MORE BIOLOGY!
Now, we need to have a little more biology. Every organism is made up of many cells. The activity of each cell seems to be controlled by a structure located generally in the center of each cell called a nucleus. Within the cell's nucleus are contained the chromosomes (at least in higher plants and animals), and within every chromosome are the cell's genes. Chromosomes are made up of a chemical known as DNA (deoxyribonucleic acid) and some protein.
The chromosomes form a binary (two-part) system, and Mendel was lucky that they do. The characters that Mendel followed are alternative states in this binary system. In pea, Mendel examined tall versus dwarf plant size.
He examined purple versus white flower color.
Mendel compared smooth versus wrinkled seeds. These characters are called phenotypes, and a plant's phenotype is generally something visible: white flowers, dwarf size, wrinkled seed.
In Mendel's system, phenotypes exist as two-part alternative states, and a geneticist would call the gene that controls each alternative state an allele. In this system, there are two alleles possible for any one gene at any one time. When both alleles are the same, the genotype (or genetic combination) is called homozygous ("homo" meaning "same"). When the alleles are different,
the genotype is considered heterozygous ("hetero" meaning "different").
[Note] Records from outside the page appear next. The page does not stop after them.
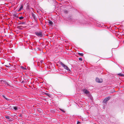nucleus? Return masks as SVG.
Listing matches in <instances>:
<instances>
[{
	"mask_svg": "<svg viewBox=\"0 0 124 124\" xmlns=\"http://www.w3.org/2000/svg\"><path fill=\"white\" fill-rule=\"evenodd\" d=\"M83 92L87 95L89 97H91V95L89 92L87 90L85 89L83 90Z\"/></svg>",
	"mask_w": 124,
	"mask_h": 124,
	"instance_id": "1",
	"label": "nucleus"
},
{
	"mask_svg": "<svg viewBox=\"0 0 124 124\" xmlns=\"http://www.w3.org/2000/svg\"><path fill=\"white\" fill-rule=\"evenodd\" d=\"M60 64L65 69H66L68 71H70V69L65 64H63L62 62H61Z\"/></svg>",
	"mask_w": 124,
	"mask_h": 124,
	"instance_id": "2",
	"label": "nucleus"
},
{
	"mask_svg": "<svg viewBox=\"0 0 124 124\" xmlns=\"http://www.w3.org/2000/svg\"><path fill=\"white\" fill-rule=\"evenodd\" d=\"M96 81L97 82L99 83H101L103 81V80L102 79H99L97 78L96 79Z\"/></svg>",
	"mask_w": 124,
	"mask_h": 124,
	"instance_id": "3",
	"label": "nucleus"
},
{
	"mask_svg": "<svg viewBox=\"0 0 124 124\" xmlns=\"http://www.w3.org/2000/svg\"><path fill=\"white\" fill-rule=\"evenodd\" d=\"M110 99V97H106L105 98L103 101V102L105 103H106V102L108 101Z\"/></svg>",
	"mask_w": 124,
	"mask_h": 124,
	"instance_id": "4",
	"label": "nucleus"
},
{
	"mask_svg": "<svg viewBox=\"0 0 124 124\" xmlns=\"http://www.w3.org/2000/svg\"><path fill=\"white\" fill-rule=\"evenodd\" d=\"M5 118L8 119H9V121H13L12 119H10L11 118L9 117V116H5Z\"/></svg>",
	"mask_w": 124,
	"mask_h": 124,
	"instance_id": "5",
	"label": "nucleus"
},
{
	"mask_svg": "<svg viewBox=\"0 0 124 124\" xmlns=\"http://www.w3.org/2000/svg\"><path fill=\"white\" fill-rule=\"evenodd\" d=\"M48 23L51 26H52L53 24V22L50 20L49 21Z\"/></svg>",
	"mask_w": 124,
	"mask_h": 124,
	"instance_id": "6",
	"label": "nucleus"
},
{
	"mask_svg": "<svg viewBox=\"0 0 124 124\" xmlns=\"http://www.w3.org/2000/svg\"><path fill=\"white\" fill-rule=\"evenodd\" d=\"M23 8V6L22 5L19 8V9L18 10V11H21L22 9Z\"/></svg>",
	"mask_w": 124,
	"mask_h": 124,
	"instance_id": "7",
	"label": "nucleus"
},
{
	"mask_svg": "<svg viewBox=\"0 0 124 124\" xmlns=\"http://www.w3.org/2000/svg\"><path fill=\"white\" fill-rule=\"evenodd\" d=\"M2 97H3L6 100H7V101H8L9 100V99H7V98H6V97H5V95H2Z\"/></svg>",
	"mask_w": 124,
	"mask_h": 124,
	"instance_id": "8",
	"label": "nucleus"
},
{
	"mask_svg": "<svg viewBox=\"0 0 124 124\" xmlns=\"http://www.w3.org/2000/svg\"><path fill=\"white\" fill-rule=\"evenodd\" d=\"M18 107L17 106H15L14 107V109L15 110H17Z\"/></svg>",
	"mask_w": 124,
	"mask_h": 124,
	"instance_id": "9",
	"label": "nucleus"
},
{
	"mask_svg": "<svg viewBox=\"0 0 124 124\" xmlns=\"http://www.w3.org/2000/svg\"><path fill=\"white\" fill-rule=\"evenodd\" d=\"M25 24V23L24 22H22L20 23H19V24L20 25H24Z\"/></svg>",
	"mask_w": 124,
	"mask_h": 124,
	"instance_id": "10",
	"label": "nucleus"
},
{
	"mask_svg": "<svg viewBox=\"0 0 124 124\" xmlns=\"http://www.w3.org/2000/svg\"><path fill=\"white\" fill-rule=\"evenodd\" d=\"M35 34L38 36H39V33L38 32H35Z\"/></svg>",
	"mask_w": 124,
	"mask_h": 124,
	"instance_id": "11",
	"label": "nucleus"
},
{
	"mask_svg": "<svg viewBox=\"0 0 124 124\" xmlns=\"http://www.w3.org/2000/svg\"><path fill=\"white\" fill-rule=\"evenodd\" d=\"M78 54L80 56H83V54L82 53H78Z\"/></svg>",
	"mask_w": 124,
	"mask_h": 124,
	"instance_id": "12",
	"label": "nucleus"
},
{
	"mask_svg": "<svg viewBox=\"0 0 124 124\" xmlns=\"http://www.w3.org/2000/svg\"><path fill=\"white\" fill-rule=\"evenodd\" d=\"M42 36V32H39V36L41 37Z\"/></svg>",
	"mask_w": 124,
	"mask_h": 124,
	"instance_id": "13",
	"label": "nucleus"
},
{
	"mask_svg": "<svg viewBox=\"0 0 124 124\" xmlns=\"http://www.w3.org/2000/svg\"><path fill=\"white\" fill-rule=\"evenodd\" d=\"M23 16H21L19 17V18L21 20L23 19Z\"/></svg>",
	"mask_w": 124,
	"mask_h": 124,
	"instance_id": "14",
	"label": "nucleus"
},
{
	"mask_svg": "<svg viewBox=\"0 0 124 124\" xmlns=\"http://www.w3.org/2000/svg\"><path fill=\"white\" fill-rule=\"evenodd\" d=\"M46 95L48 96V97H50V95L48 93H45Z\"/></svg>",
	"mask_w": 124,
	"mask_h": 124,
	"instance_id": "15",
	"label": "nucleus"
},
{
	"mask_svg": "<svg viewBox=\"0 0 124 124\" xmlns=\"http://www.w3.org/2000/svg\"><path fill=\"white\" fill-rule=\"evenodd\" d=\"M8 39H4L3 40L4 41H8V40H8Z\"/></svg>",
	"mask_w": 124,
	"mask_h": 124,
	"instance_id": "16",
	"label": "nucleus"
},
{
	"mask_svg": "<svg viewBox=\"0 0 124 124\" xmlns=\"http://www.w3.org/2000/svg\"><path fill=\"white\" fill-rule=\"evenodd\" d=\"M22 68L23 70H25L26 69L23 67L22 66L21 67Z\"/></svg>",
	"mask_w": 124,
	"mask_h": 124,
	"instance_id": "17",
	"label": "nucleus"
},
{
	"mask_svg": "<svg viewBox=\"0 0 124 124\" xmlns=\"http://www.w3.org/2000/svg\"><path fill=\"white\" fill-rule=\"evenodd\" d=\"M5 85H9L8 84V83L7 82H6V83H5Z\"/></svg>",
	"mask_w": 124,
	"mask_h": 124,
	"instance_id": "18",
	"label": "nucleus"
},
{
	"mask_svg": "<svg viewBox=\"0 0 124 124\" xmlns=\"http://www.w3.org/2000/svg\"><path fill=\"white\" fill-rule=\"evenodd\" d=\"M79 59L80 61H82V59L81 58H79Z\"/></svg>",
	"mask_w": 124,
	"mask_h": 124,
	"instance_id": "19",
	"label": "nucleus"
},
{
	"mask_svg": "<svg viewBox=\"0 0 124 124\" xmlns=\"http://www.w3.org/2000/svg\"><path fill=\"white\" fill-rule=\"evenodd\" d=\"M43 60H41L40 61V62H41V63H43Z\"/></svg>",
	"mask_w": 124,
	"mask_h": 124,
	"instance_id": "20",
	"label": "nucleus"
},
{
	"mask_svg": "<svg viewBox=\"0 0 124 124\" xmlns=\"http://www.w3.org/2000/svg\"><path fill=\"white\" fill-rule=\"evenodd\" d=\"M60 110L62 112H65L62 109H60Z\"/></svg>",
	"mask_w": 124,
	"mask_h": 124,
	"instance_id": "21",
	"label": "nucleus"
},
{
	"mask_svg": "<svg viewBox=\"0 0 124 124\" xmlns=\"http://www.w3.org/2000/svg\"><path fill=\"white\" fill-rule=\"evenodd\" d=\"M80 123L79 122H78L77 123V124H80Z\"/></svg>",
	"mask_w": 124,
	"mask_h": 124,
	"instance_id": "22",
	"label": "nucleus"
},
{
	"mask_svg": "<svg viewBox=\"0 0 124 124\" xmlns=\"http://www.w3.org/2000/svg\"><path fill=\"white\" fill-rule=\"evenodd\" d=\"M14 16H15V17H18L16 16H17V15H16V14H15V15H14Z\"/></svg>",
	"mask_w": 124,
	"mask_h": 124,
	"instance_id": "23",
	"label": "nucleus"
},
{
	"mask_svg": "<svg viewBox=\"0 0 124 124\" xmlns=\"http://www.w3.org/2000/svg\"><path fill=\"white\" fill-rule=\"evenodd\" d=\"M39 82L40 83H42V82H43V81H41V82H40V81H39Z\"/></svg>",
	"mask_w": 124,
	"mask_h": 124,
	"instance_id": "24",
	"label": "nucleus"
},
{
	"mask_svg": "<svg viewBox=\"0 0 124 124\" xmlns=\"http://www.w3.org/2000/svg\"><path fill=\"white\" fill-rule=\"evenodd\" d=\"M120 76H123V75H120Z\"/></svg>",
	"mask_w": 124,
	"mask_h": 124,
	"instance_id": "25",
	"label": "nucleus"
},
{
	"mask_svg": "<svg viewBox=\"0 0 124 124\" xmlns=\"http://www.w3.org/2000/svg\"><path fill=\"white\" fill-rule=\"evenodd\" d=\"M37 63H38V66H39V65H38V62Z\"/></svg>",
	"mask_w": 124,
	"mask_h": 124,
	"instance_id": "26",
	"label": "nucleus"
},
{
	"mask_svg": "<svg viewBox=\"0 0 124 124\" xmlns=\"http://www.w3.org/2000/svg\"><path fill=\"white\" fill-rule=\"evenodd\" d=\"M39 112H40H40H41V111H40V110H39Z\"/></svg>",
	"mask_w": 124,
	"mask_h": 124,
	"instance_id": "27",
	"label": "nucleus"
},
{
	"mask_svg": "<svg viewBox=\"0 0 124 124\" xmlns=\"http://www.w3.org/2000/svg\"><path fill=\"white\" fill-rule=\"evenodd\" d=\"M39 51H41V50L40 49H39Z\"/></svg>",
	"mask_w": 124,
	"mask_h": 124,
	"instance_id": "28",
	"label": "nucleus"
},
{
	"mask_svg": "<svg viewBox=\"0 0 124 124\" xmlns=\"http://www.w3.org/2000/svg\"><path fill=\"white\" fill-rule=\"evenodd\" d=\"M19 117H21V115Z\"/></svg>",
	"mask_w": 124,
	"mask_h": 124,
	"instance_id": "29",
	"label": "nucleus"
}]
</instances>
Back to Mendel. His original plants were homozygous, and for all of the characters he examined. How could he tell? Because each generation resembled the one before it. Inbred species (or inbred plants) produce progeny that very closely resemble the parents. The more the inbreeding (the more homozygosity), the more close the resemblance. So Mendel crossed two different homozygous genotypes, which appeared to be phenotypically uniform. And he produced F1 seed. So what happened? For every character in which his parental plants differed, the F1 was heterozygous! When you cross different homozygous lines, you get heterozygotes! Even more important, in the F1, every plant is the same. Every plant in the F1 generation is identical to every other plant. Every plant is a heterozygote, and all of the alleles are mixed at random. But every individual plant in the F1 population is uniform, and identical to every other plant. To a geneticist, the F1 generation has zero variability (every plant is the same), but also has the maximum heterozygosity (every possible combination of alleles is present).
As tedious as it was to get to this point, this is probably the most critical point of any discussion about saving seed. F1s are uniform, but in their seed is a tremendous amount of variation. Back to Mendel again. What happened with Mendel's F1? It was uniform, without variation. And "only the strong characters were visible." You just read that the F1 is a heterozygote, with two different alleles present for each gene. Why then is only the strong character visible? The real answer is very complicated, and there are actually many correct real answers. The simplest explanation is that the strong character hides the weak character. A geneticist calls this strong character the dominant character, and the allele causing the dominant character the dominant allele. Alternatively, the weak character is called the recessive character, and the recessive character is caused by the recessive allele.
In Mendel's original cross, tall is dominant over dwarf. Purple flowers are dominant over white flowers. Smooth seeds are dominant over the recessive wrinkled seeds. In Mendel's F1, the dominant characters are the ones that are visible. The dominant characters make up the phenotype of the F1. Mendel created an F2, and found all possibilities in variation. An F2 has the maximum amount of genetic variation possible. How does this occur? Through independent assortment. The alleles in each F1 are mixed randomly during meiosis, so that each sperm or egg cell is different from every other. These highly variable cells fuse during fertilization to produce every possible combination. If the F1 contains every possible combination of alleles, and those combinations are hidden by dominance, then the F2 expresses every possible combination, including those recessive characters previously hidden.
I have asked you to think about only three genes, and only two alleles for each gene. Reality is much more complicated. Other possibilities do exist. Neither allele may be dominant, and a cross between a red flower and a white flower may give you an in-between pink as a result. This is called co-dominance, or non-dominance. In many cases, each allele present gives an incremental response, so that an additive pattern develops. This can be extended across many genes controlling the same phenotype, so that additive effects can be very minor for each allele, but can accumulate and produce major effects. This is considered quantitative inheritance --- but at each gene, the inheritance is precisely the same as that for Mendel's genes. There can be many possible alleles for each gene. Only two at a time in any individual, but many possible combinations do exist.
And finally, three is about as many possibilities as I can handle in my mind at one time. Three genes, and two alleles each, gives a total of 64 different possibilities in an F2. The reality is that there are hundreds of thousands of genes operating in a plant at the same time, and that there may be many possible alleles in a given population of plants. The combinations that are actually possible are truly mind-boggling.